═════ DOCUMENT PASSAGE ═════

I assured Jim that in this afternoon’s prayer meeting is the chapel, the brothers will be lifting him up in our prayers.  He seemed to appreciate this.  However I can see a big stronghold with his inability to repent and fully trust in Jesus.  He needs to be born again, and a lot  more praying on my part needs to be done. 


David Berkowitz


January 24, 2001


     I just got back from this morning’s prayer meeting, which was very spiritually fruitful.  I have been strengthened and encouraged in my mind and in my soul to continue to press on by God’s power .


     Every Tuesday afternoon from 1 to 3:35, and every Wednesday morning from 8:45 to 10:25,  we have prayer meetings in the chapel with a handful of Christians who do not have specific work or program assignments at these times.   Our chaplain supervises each meeting. 


     I can make it most Tuesdays after I drop off my escort at his classroom.  And on Wednesday mornings when I do not have to take my escort any place such as the hospital, I have free time to go the prayer meetings, although I am still “on call” for him.

═════

» **GOAL OF THE EXERCISE**: Rewrite the journal entry from "January 24, 2001" up to and including "God’s power .", changing "strengthened" to "renewed".

═════ RECORDS SHOWN ═════

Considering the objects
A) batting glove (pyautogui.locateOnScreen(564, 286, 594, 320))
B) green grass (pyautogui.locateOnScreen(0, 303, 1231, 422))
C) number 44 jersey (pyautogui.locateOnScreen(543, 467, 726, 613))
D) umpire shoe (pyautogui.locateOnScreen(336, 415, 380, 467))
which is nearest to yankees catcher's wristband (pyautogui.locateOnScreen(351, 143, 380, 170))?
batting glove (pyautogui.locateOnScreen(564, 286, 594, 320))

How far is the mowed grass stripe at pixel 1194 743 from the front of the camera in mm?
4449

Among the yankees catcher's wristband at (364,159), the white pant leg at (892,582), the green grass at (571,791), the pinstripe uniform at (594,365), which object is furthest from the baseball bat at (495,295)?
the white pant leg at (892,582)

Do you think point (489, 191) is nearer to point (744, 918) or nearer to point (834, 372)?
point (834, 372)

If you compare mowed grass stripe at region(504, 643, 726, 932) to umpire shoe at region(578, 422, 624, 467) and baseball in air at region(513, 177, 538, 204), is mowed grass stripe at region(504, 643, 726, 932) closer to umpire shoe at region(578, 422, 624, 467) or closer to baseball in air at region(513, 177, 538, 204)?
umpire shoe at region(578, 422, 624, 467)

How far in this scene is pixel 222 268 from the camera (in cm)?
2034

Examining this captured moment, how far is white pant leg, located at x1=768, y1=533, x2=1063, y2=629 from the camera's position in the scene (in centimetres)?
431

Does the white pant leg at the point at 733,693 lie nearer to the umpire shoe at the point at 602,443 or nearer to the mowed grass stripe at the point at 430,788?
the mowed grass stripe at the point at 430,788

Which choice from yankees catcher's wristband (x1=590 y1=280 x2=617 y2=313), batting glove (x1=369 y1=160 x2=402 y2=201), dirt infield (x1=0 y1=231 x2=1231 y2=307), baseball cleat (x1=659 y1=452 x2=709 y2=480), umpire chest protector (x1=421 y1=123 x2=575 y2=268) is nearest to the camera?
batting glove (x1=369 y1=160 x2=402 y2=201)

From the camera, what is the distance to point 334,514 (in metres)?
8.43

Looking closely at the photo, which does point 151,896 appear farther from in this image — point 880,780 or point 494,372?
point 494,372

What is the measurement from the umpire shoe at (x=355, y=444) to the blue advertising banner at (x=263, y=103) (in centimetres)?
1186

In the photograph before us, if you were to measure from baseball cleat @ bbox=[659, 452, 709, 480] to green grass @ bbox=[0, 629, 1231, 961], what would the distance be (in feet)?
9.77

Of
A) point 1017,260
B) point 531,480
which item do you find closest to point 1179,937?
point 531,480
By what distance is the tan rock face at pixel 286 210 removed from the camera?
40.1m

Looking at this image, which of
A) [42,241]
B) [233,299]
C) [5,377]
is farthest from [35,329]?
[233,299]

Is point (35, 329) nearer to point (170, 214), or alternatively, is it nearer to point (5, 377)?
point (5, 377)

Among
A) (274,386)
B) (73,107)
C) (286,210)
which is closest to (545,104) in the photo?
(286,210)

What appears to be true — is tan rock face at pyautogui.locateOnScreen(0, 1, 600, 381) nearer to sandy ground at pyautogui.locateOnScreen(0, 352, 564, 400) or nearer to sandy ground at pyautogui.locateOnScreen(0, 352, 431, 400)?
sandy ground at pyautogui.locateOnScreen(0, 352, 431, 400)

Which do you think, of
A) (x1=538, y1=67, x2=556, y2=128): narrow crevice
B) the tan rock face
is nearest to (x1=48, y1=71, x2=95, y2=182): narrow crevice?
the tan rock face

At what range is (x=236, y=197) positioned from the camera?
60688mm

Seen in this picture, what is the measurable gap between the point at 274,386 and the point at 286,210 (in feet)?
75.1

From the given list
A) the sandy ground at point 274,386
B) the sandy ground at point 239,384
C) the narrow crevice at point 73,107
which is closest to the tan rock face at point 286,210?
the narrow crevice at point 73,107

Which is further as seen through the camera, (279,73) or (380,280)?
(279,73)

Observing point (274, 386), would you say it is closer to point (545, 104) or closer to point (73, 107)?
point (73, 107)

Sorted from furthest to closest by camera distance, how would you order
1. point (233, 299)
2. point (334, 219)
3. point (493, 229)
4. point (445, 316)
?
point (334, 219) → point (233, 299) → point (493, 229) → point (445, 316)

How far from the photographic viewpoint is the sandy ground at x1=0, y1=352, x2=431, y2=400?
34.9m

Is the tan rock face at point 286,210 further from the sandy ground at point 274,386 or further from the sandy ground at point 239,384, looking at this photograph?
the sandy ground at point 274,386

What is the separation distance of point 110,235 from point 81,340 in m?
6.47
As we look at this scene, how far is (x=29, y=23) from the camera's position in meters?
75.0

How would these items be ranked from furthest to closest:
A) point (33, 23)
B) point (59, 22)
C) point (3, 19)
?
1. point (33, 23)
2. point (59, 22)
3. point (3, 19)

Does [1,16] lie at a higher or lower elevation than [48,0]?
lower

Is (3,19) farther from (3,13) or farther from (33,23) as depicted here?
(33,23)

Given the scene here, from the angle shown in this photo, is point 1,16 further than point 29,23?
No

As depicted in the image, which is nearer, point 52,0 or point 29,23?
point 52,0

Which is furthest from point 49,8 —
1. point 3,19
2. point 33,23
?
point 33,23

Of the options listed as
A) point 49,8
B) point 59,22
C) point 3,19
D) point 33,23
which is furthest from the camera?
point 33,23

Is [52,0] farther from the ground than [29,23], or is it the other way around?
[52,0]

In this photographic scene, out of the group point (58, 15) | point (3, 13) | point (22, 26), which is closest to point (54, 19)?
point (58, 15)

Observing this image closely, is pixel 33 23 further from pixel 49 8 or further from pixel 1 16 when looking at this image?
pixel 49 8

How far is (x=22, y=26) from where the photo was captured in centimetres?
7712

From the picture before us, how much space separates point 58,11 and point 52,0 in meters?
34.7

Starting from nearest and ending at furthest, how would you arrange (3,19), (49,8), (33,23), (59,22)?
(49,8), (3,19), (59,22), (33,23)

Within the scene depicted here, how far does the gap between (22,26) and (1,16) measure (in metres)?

═════
═════ RECORDS SHOWN ═════

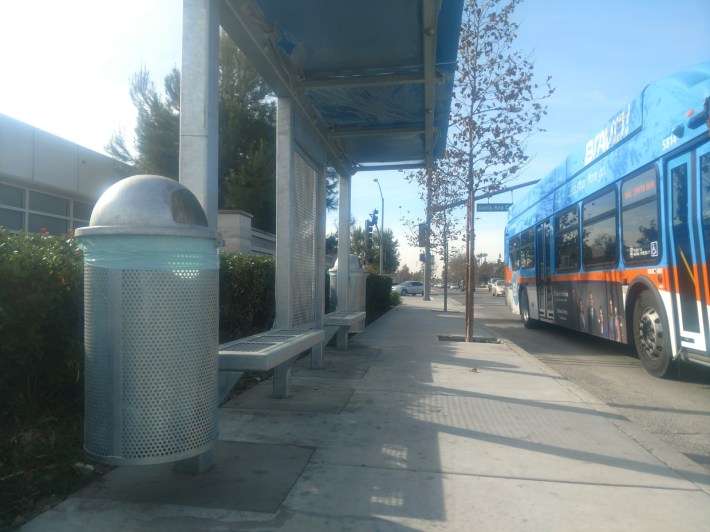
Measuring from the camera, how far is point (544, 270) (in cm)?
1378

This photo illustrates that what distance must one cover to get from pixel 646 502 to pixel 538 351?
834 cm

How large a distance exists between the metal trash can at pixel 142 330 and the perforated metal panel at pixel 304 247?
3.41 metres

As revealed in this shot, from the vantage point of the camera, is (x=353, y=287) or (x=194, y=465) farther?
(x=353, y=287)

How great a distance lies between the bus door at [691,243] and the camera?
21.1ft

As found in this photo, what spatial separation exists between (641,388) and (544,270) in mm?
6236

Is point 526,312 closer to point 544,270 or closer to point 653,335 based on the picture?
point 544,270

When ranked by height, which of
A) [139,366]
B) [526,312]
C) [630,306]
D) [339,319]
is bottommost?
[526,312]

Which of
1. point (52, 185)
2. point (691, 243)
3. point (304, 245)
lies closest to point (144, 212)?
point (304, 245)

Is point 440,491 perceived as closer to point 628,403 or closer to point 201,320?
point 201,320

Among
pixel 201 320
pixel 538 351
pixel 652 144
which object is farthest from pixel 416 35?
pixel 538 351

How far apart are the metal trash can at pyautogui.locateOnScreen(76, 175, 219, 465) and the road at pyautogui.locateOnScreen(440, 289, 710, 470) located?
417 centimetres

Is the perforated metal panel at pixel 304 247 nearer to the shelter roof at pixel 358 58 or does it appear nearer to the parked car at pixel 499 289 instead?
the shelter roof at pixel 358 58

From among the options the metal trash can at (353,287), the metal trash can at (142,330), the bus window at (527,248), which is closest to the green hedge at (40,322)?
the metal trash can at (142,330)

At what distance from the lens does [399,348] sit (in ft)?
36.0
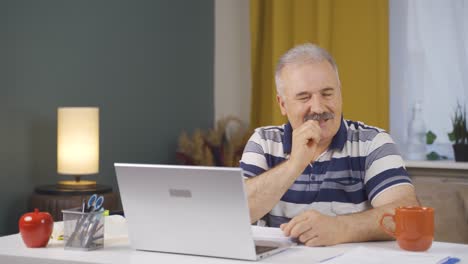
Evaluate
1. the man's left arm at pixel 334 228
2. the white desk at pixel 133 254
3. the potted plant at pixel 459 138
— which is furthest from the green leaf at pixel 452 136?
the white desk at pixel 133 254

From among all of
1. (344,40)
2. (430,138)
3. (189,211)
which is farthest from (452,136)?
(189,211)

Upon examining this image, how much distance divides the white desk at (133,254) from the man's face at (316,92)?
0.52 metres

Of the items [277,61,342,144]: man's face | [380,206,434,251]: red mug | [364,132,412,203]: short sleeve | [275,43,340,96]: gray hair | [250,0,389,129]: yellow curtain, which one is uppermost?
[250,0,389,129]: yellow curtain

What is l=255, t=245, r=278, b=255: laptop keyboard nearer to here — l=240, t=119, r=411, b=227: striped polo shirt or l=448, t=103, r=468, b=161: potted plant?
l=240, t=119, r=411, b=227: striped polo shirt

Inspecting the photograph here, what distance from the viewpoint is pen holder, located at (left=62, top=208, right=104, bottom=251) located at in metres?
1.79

═════

» **RESULT**:
January 24, 2001


     I just got back from this morning’s prayer meeting, which was very spiritually fruitful.  I have been renewed and encouraged in my mind and in my soul to continue to press on by God’s power .